Agatha gets back into the blue blouse-and-peasant-skirt ensemble she was wearing that day (on loan from Pix) and packs a scant bag of supplies. She pats Krosp on the head and picks her way down from her wagon the first time the caravan collectively slows to turn a bend. She paces a short distance into the dark from the procession of vehicles, animals, and people, then puts her bag on the ground and kneels down to double check whether she has everything she may need.
“Sneaking out?” says Zag. He’s done that creepy thing where he sneaks up on her again, and Agatha, who tells herself she should be used to it by now, tries not to jump.
“I’m not going into Passholdt,” says Agatha. “…Probably,” she adds to be fair.
Zag stares at her consideringly, and she waits for him to admonish her. “You need backup?” he says instead.
Agatha smiles. This, this is why she let him come with her. “No. I mean, I think I’ll have some. And I know where the trouble is, so I think I should know how to avoid it.”

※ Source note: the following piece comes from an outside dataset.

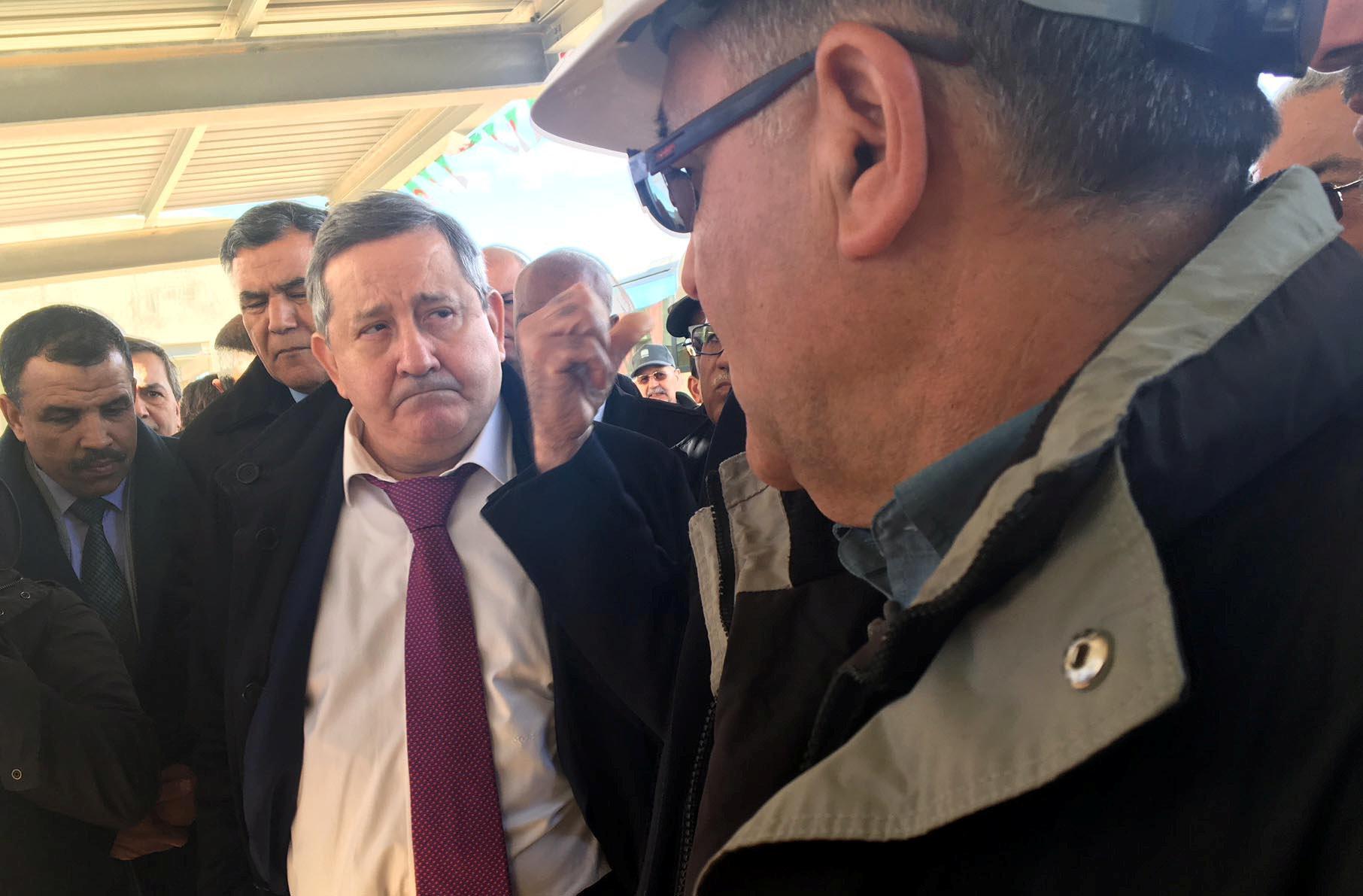 Sonatrach: La nouvelle organisation mise en place dans un mois au plus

“You’ll have backup?” says Zag, looking at her expectantly.
Agatha responds with a rigid sheepish grin.
“…Uh huh,” says Zag finally, eyebrows quirking. “The wagons are going to pick up the pace again soon. How are you going to catch up?”
“I’ll handle that. I was looking at the maps Abner was planning with earlier, so I know the route.”
“That doesn’t really tackle the important part of the question.”
“Handled! Honest!”
“Your heroic escapades aren’t going to get you out of your morning run.”
Agatha groans.
Zag beams at her sadistically.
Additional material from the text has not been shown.